What is required →
Retype the material so that each line matches the original exactly.

Data to use →

+ + + + +

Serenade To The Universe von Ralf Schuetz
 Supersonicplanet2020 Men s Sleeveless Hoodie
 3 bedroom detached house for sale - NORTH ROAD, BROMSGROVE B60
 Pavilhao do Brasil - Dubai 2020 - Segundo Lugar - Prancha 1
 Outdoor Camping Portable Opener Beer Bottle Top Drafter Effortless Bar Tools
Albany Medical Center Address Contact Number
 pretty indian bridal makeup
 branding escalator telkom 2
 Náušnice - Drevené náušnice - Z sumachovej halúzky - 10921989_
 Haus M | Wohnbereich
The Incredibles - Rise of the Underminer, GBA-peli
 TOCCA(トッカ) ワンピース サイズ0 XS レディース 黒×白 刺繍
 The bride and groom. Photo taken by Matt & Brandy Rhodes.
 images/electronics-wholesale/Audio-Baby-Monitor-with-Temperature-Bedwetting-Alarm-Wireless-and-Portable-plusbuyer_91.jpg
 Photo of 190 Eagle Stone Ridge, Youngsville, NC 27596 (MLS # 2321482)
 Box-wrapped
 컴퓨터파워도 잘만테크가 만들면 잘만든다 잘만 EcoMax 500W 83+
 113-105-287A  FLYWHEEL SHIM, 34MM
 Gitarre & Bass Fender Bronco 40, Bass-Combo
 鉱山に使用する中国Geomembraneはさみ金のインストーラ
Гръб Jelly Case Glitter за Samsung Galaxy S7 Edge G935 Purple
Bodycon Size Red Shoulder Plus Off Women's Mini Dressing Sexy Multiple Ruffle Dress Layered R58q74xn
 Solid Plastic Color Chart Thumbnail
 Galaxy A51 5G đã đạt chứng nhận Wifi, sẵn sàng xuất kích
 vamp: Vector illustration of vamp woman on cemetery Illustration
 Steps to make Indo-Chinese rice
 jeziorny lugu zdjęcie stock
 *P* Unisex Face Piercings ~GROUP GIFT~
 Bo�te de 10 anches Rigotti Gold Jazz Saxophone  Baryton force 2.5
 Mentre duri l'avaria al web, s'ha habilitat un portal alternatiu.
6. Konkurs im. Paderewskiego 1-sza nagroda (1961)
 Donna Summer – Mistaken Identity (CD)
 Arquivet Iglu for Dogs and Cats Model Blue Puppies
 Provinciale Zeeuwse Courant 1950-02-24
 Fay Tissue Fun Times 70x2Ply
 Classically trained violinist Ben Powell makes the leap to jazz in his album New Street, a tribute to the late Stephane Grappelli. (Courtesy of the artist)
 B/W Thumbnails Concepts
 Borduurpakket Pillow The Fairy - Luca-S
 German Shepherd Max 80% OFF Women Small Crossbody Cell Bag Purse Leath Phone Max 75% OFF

+ + + + +

Result of this task →
Serenade To The Universe von Ralf Schuetz
 Supersonicplanet2020 Men s Sleeveless Hoodie
 3 bedroom detached house for sale - NORTH ROAD, BROMSGROVE B60
 Pavilhao do Brasil - Dubai 2020 - Segundo Lugar - Prancha 1
 Outdoor Camping Portable Opener Beer Bottle Top Drafter Effortless Bar Tools
Albany Medical Center Address Contact Number
 pretty indian bridal makeup
 branding escalator telkom 2
 Náušnice - Drevené náušnice - Z sumachovej halúzky - 10921989_
 Haus M | Wohnbereich
The Incredibles - Rise of the Underminer, GBA-peli
 TOCCA(トッカ) ワンピース サイズ0 XS レディース 黒×白 刺繍
 The bride and groom. Photo taken by Matt & Brandy Rhodes.
 images/electronics-wholesale/Audio-Baby-Monitor-with-Temperature-Bedwetting-Alarm-Wireless-and-Portable-plusbuyer_91.jpg
 Photo of 190 Eagle Stone Ridge, Youngsville, NC 27596 (MLS # 2321482)
 Box-wrapped
 컴퓨터파워도 잘만테크가 만들면 잘만든다 잘만 EcoMax 500W 83+
 113-105-287A  FLYWHEEL SHIM, 34MM
 Gitarre & Bass Fender Bronco 40, Bass-Combo
 鉱山に使用する中国Geomembraneはさみ金のインストーラ
Гръб Jelly Case Glitter за Samsung Galaxy S7 Edge G935 Purple
Bodycon Size Red Shoulder Plus Off Women's Mini Dressing Sexy Multiple Ruffle Dress Layered R58q74xn
 Solid Plastic Color Chart Thumbnail
 Galaxy A51 5G đã đạt chứng nhận Wifi, sẵn sàng xuất kích
 vamp: Vector illustration of vamp woman on cemetery Illustration
 Steps to make Indo-Chinese rice
 jeziorny lugu zdjęcie stock
 *P* Unisex Face Piercings ~GROUP GIFT~
 Bo�te de 10 anches Rigotti Gold Jazz Saxophone  Baryton force 2.5
 Mentre duri l'avaria al web, s'ha habilitat un portal alternatiu.
6. Konkurs im. Paderewskiego 1-sza nagroda (1961)
 Donna Summer – Mistaken Identity (CD)
 Arquivet Iglu for Dogs and Cats Model Blue Puppies
 Provinciale Zeeuwse Courant 1950-02-24
 Fay Tissue Fun Times 70x2Ply
 Classically trained violinist Ben Powell makes the leap to jazz in his album New Street, a tribute to the late Stephane Grappelli. (Courtesy of the artist)
 B/W Thumbnails Concepts
 Borduurpakket Pillow The Fairy - Luca-S
 German Shepherd Max 80% OFF Women Small Crossbody Cell Bag Purse Leath Phone Max 75% OFF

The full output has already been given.